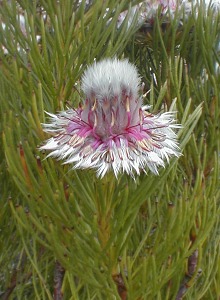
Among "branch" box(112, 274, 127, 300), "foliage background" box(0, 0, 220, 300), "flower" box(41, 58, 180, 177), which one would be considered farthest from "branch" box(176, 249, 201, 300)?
"flower" box(41, 58, 180, 177)

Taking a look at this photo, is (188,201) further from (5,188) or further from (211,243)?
(5,188)

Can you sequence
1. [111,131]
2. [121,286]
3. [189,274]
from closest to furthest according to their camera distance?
1. [111,131]
2. [121,286]
3. [189,274]

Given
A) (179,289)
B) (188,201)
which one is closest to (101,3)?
(188,201)

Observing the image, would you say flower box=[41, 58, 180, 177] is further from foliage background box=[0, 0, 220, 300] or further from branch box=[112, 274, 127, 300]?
branch box=[112, 274, 127, 300]

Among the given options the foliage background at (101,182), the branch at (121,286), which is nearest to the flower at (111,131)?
the foliage background at (101,182)

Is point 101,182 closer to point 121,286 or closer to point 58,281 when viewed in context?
point 121,286

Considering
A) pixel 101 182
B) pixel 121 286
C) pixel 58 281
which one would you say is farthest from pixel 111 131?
pixel 58 281

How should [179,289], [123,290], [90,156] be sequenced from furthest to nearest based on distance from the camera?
[179,289]
[123,290]
[90,156]

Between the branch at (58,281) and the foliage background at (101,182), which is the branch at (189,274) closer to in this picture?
the foliage background at (101,182)
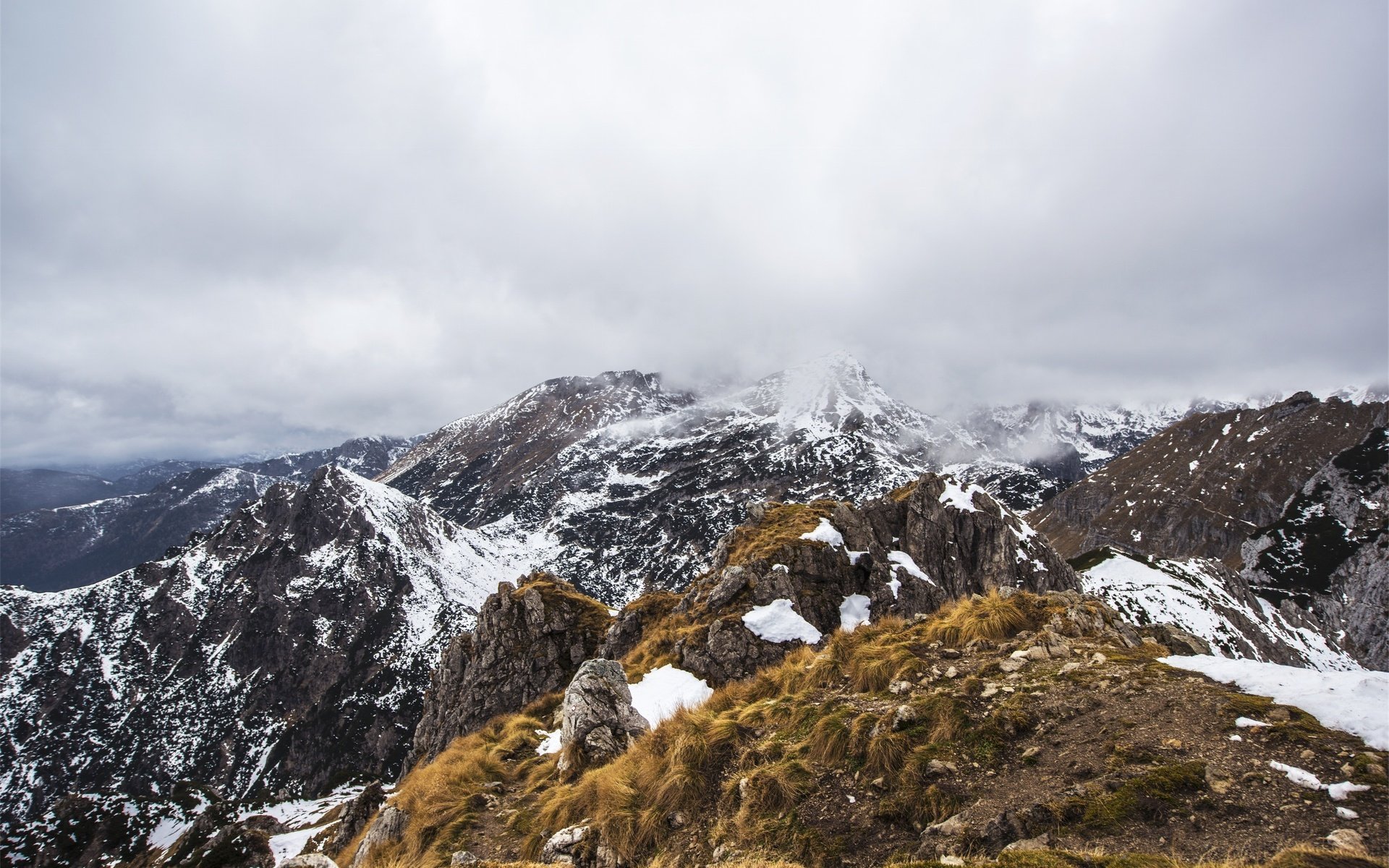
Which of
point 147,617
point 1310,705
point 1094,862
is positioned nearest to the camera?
point 1094,862

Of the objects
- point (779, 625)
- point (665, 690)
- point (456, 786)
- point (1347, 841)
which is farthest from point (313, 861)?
point (779, 625)

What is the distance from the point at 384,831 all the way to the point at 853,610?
22.8 metres

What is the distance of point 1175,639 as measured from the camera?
13094mm

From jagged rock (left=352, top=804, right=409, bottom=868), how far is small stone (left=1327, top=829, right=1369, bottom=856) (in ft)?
43.5

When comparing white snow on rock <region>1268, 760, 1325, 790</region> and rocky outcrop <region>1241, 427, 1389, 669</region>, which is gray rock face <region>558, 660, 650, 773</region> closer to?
white snow on rock <region>1268, 760, 1325, 790</region>

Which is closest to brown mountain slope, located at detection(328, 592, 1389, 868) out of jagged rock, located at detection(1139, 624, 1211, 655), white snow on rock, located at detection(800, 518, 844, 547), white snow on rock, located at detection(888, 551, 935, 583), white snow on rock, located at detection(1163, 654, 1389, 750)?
white snow on rock, located at detection(1163, 654, 1389, 750)

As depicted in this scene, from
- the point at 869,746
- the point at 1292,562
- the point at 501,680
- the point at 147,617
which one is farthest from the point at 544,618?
the point at 147,617

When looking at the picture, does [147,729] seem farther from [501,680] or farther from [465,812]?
[465,812]

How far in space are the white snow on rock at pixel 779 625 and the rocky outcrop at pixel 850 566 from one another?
0.30m

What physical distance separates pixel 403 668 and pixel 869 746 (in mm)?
213143

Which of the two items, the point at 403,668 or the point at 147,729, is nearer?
the point at 147,729

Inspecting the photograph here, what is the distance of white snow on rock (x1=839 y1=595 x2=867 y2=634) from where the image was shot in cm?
2728

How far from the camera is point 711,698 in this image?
12.1 m

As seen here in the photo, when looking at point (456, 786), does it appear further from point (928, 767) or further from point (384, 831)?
point (928, 767)
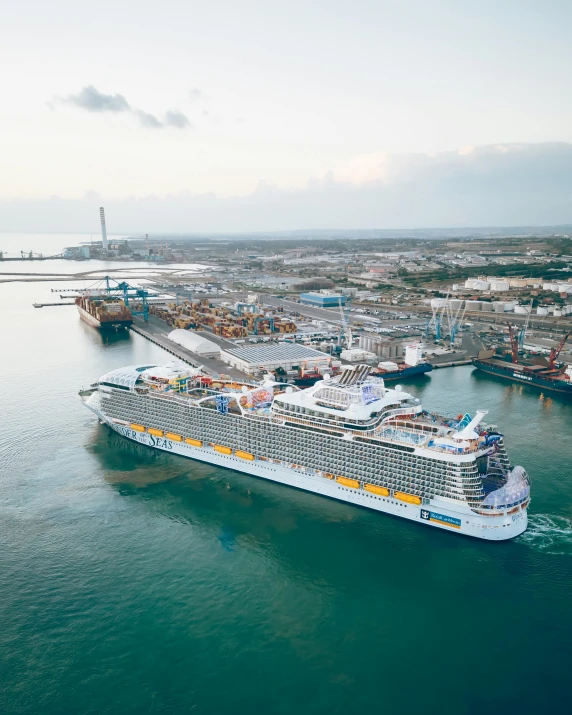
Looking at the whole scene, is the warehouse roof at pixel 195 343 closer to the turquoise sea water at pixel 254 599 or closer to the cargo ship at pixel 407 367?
the cargo ship at pixel 407 367

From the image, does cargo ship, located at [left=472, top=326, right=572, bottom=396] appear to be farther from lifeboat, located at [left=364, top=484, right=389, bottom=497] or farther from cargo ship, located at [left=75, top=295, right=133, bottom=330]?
cargo ship, located at [left=75, top=295, right=133, bottom=330]

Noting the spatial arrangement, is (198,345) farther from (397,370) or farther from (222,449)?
(222,449)

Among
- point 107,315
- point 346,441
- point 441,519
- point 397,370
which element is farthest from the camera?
point 107,315

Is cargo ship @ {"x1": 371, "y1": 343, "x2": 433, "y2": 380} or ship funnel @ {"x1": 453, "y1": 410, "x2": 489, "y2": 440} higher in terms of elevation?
ship funnel @ {"x1": 453, "y1": 410, "x2": 489, "y2": 440}

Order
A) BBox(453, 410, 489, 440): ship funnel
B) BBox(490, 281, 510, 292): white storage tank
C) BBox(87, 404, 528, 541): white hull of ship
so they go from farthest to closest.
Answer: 1. BBox(490, 281, 510, 292): white storage tank
2. BBox(453, 410, 489, 440): ship funnel
3. BBox(87, 404, 528, 541): white hull of ship

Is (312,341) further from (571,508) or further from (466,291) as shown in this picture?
(466,291)

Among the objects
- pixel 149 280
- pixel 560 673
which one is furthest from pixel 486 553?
pixel 149 280

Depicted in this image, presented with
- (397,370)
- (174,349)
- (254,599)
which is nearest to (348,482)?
(254,599)

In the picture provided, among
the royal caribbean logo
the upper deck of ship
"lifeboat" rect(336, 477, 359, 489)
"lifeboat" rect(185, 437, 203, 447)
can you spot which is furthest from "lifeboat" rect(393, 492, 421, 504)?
"lifeboat" rect(185, 437, 203, 447)
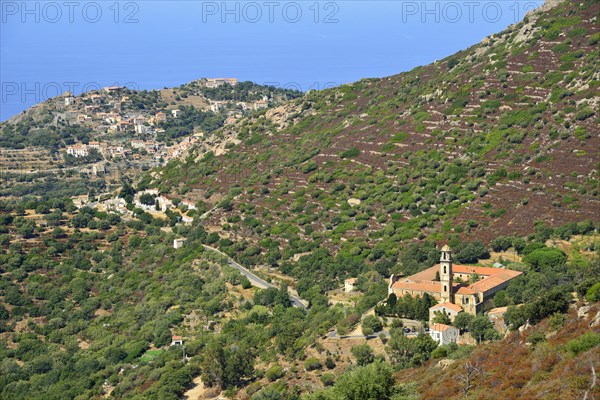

Given instruction: Render every line of the entries above as a Markdown table with the columns "Row" and "Line", numbering the rows in order and omitting blank lines. Leave the pictures out of the table.

Response below:
| Row | Line |
|---|---|
| 1 | Among "branch" box(112, 274, 127, 300), "foliage background" box(0, 0, 220, 300), "flower" box(41, 58, 180, 177), which one would be considered farthest from "branch" box(176, 249, 201, 300)? |
| 2 | "flower" box(41, 58, 180, 177) |
| 3 | Taking a look at this photo, is (188,201) further from (5,188) or further from (211,243)? |
| 4 | (5,188) |
| 5 | Can you sequence |
| 6 | 1. [111,131] |
| 7 | 2. [121,286] |
| 8 | 3. [189,274] |
| 9 | from closest to furthest according to their camera distance? |
| 10 | 1. [111,131] |
| 11 | 2. [121,286] |
| 12 | 3. [189,274] |
| 13 | Given |
| 14 | A) (179,289) |
| 15 | B) (188,201) |
| 16 | which one is closest to (101,3)? |
| 17 | (188,201) |
| 18 | Observing the image, would you say flower box=[41, 58, 180, 177] is further from foliage background box=[0, 0, 220, 300] or further from branch box=[112, 274, 127, 300]? |
| 19 | branch box=[112, 274, 127, 300] |
| 20 | Among the given options the foliage background at (101,182), the branch at (121,286), which is nearest to the flower at (111,131)? |
| 21 | the foliage background at (101,182) |
| 22 | Is point 101,182 closer to point 121,286 or closer to point 58,281 when viewed in context? |
| 23 | point 121,286 |
| 24 | Considering |
| 25 | A) pixel 101 182 |
| 26 | B) pixel 121 286 |
| 27 | C) pixel 58 281 |
| 28 | which one would you say is farthest from pixel 111 131? |
| 29 | pixel 58 281 |
| 30 | How should [179,289], [123,290], [90,156] be sequenced from furthest to nearest based on distance from the camera? |
| 31 | [179,289] |
| 32 | [123,290] |
| 33 | [90,156] |
| 34 | Between the branch at (58,281) and the foliage background at (101,182), which is the branch at (189,274) closer to in this picture? |
| 35 | the foliage background at (101,182) |
| 36 | Which of |
| 37 | point 147,617 |
| 38 | point 1310,705 |
| 39 | point 1094,862 |
| 40 | is positioned nearest to the camera? |
| 41 | point 1094,862 |
| 42 | Of the objects |
| 43 | - point (779, 625) |
| 44 | - point (665, 690) |
| 45 | - point (456, 786) |
| 46 | - point (1347, 841) |
| 47 | which is farthest from point (313, 861)? |
| 48 | point (779, 625) |
| 49 | What is the distance from the point at 384,831 all the way to the point at 853,610? |
| 50 | 22.8 metres |
| 51 | What is the distance of point 1175,639 as measured from the camera? |
| 52 | 13094mm |
| 53 | From jagged rock (left=352, top=804, right=409, bottom=868), how far is small stone (left=1327, top=829, right=1369, bottom=856) (in ft)? |
| 54 | 43.5 |
| 55 | When comparing white snow on rock <region>1268, 760, 1325, 790</region> and rocky outcrop <region>1241, 427, 1389, 669</region>, which is gray rock face <region>558, 660, 650, 773</region> closer to? |
| 56 | white snow on rock <region>1268, 760, 1325, 790</region> |
| 57 | Which is closest to brown mountain slope, located at detection(328, 592, 1389, 868) out of jagged rock, located at detection(1139, 624, 1211, 655), white snow on rock, located at detection(800, 518, 844, 547), white snow on rock, located at detection(888, 551, 935, 583), white snow on rock, located at detection(1163, 654, 1389, 750)? |
| 58 | white snow on rock, located at detection(1163, 654, 1389, 750) |
| 59 | As depicted in this scene, from |
| 60 | - the point at 869,746 |
| 61 | - the point at 1292,562 |
| 62 | - the point at 501,680 |
| 63 | - the point at 147,617 |
| 64 | which one is farthest from the point at 544,618? |
| 65 | the point at 147,617 |
| 66 | When looking at the picture, does [147,729] seem farther from [501,680] or farther from [465,812]? |
| 67 | [465,812] |
| 68 | How far in space are the white snow on rock at pixel 779 625 and the rocky outcrop at pixel 850 566 from one another? |
| 69 | 0.30m |
| 70 | What physical distance separates pixel 403 668 and pixel 869 746 (in mm)? |
| 71 | 213143 |
| 72 | Which of the two items, the point at 403,668 or the point at 147,729, is nearer? |
| 73 | the point at 147,729 |
| 74 | Inspecting the photograph here, what is the distance of white snow on rock (x1=839 y1=595 x2=867 y2=634) from where the image was shot in cm? |
| 75 | 2728 |
| 76 | How far from the camera is point 711,698 in this image? |
| 77 | 12.1 m |
| 78 | As seen here in the photo, when looking at point (456, 786), does it appear further from point (928, 767) or further from point (384, 831)? |
| 79 | point (928, 767) |
| 80 | Looking at the whole scene, is the warehouse roof at pixel 195 343 closer to the turquoise sea water at pixel 254 599 or closer to the cargo ship at pixel 407 367? |
| 81 | the cargo ship at pixel 407 367 |
| 82 | From the image, does cargo ship, located at [left=472, top=326, right=572, bottom=396] appear to be farther from lifeboat, located at [left=364, top=484, right=389, bottom=497] or farther from cargo ship, located at [left=75, top=295, right=133, bottom=330]? |
| 83 | cargo ship, located at [left=75, top=295, right=133, bottom=330] |
| 84 | Noting the spatial arrangement, is (198,345) farther from (397,370) or farther from (222,449)? |
| 85 | (222,449) |
| 86 | Among |
| 87 | - point 107,315 |
| 88 | - point 346,441 |
| 89 | - point 441,519 |
| 90 | - point 397,370 |
| 91 | which element is farthest from the camera? |
| 92 | point 107,315 |
| 93 | Is cargo ship @ {"x1": 371, "y1": 343, "x2": 433, "y2": 380} or ship funnel @ {"x1": 453, "y1": 410, "x2": 489, "y2": 440} higher in terms of elevation? |
| 94 | ship funnel @ {"x1": 453, "y1": 410, "x2": 489, "y2": 440} |
| 95 | Order |
| 96 | A) BBox(453, 410, 489, 440): ship funnel |
| 97 | B) BBox(490, 281, 510, 292): white storage tank |
| 98 | C) BBox(87, 404, 528, 541): white hull of ship |
| 99 | so they go from farthest to closest. |
| 100 | Answer: 1. BBox(490, 281, 510, 292): white storage tank |
| 101 | 2. BBox(453, 410, 489, 440): ship funnel |
| 102 | 3. BBox(87, 404, 528, 541): white hull of ship |
| 103 | Is (312,341) further from (571,508) or further from (466,291) as shown in this picture? |
| 104 | (466,291) |
| 105 | Among the objects |
| 106 | - pixel 149 280 |
| 107 | - pixel 560 673 |
| 108 | which one is furthest from pixel 486 553? |
| 109 | pixel 149 280 |
| 110 | Depicted in this image, presented with |
| 111 | - (397,370) |
| 112 | - (174,349) |
| 113 | - (254,599) |
| 114 | which is nearest to (348,482)? |
| 115 | (254,599) |
| 116 | In the picture provided, among |
| 117 | the royal caribbean logo |
| 118 | the upper deck of ship |
| 119 | "lifeboat" rect(336, 477, 359, 489) |
| 120 | "lifeboat" rect(185, 437, 203, 447) |
| 121 | can you spot which is furthest from "lifeboat" rect(393, 492, 421, 504)? |
| 122 | "lifeboat" rect(185, 437, 203, 447) |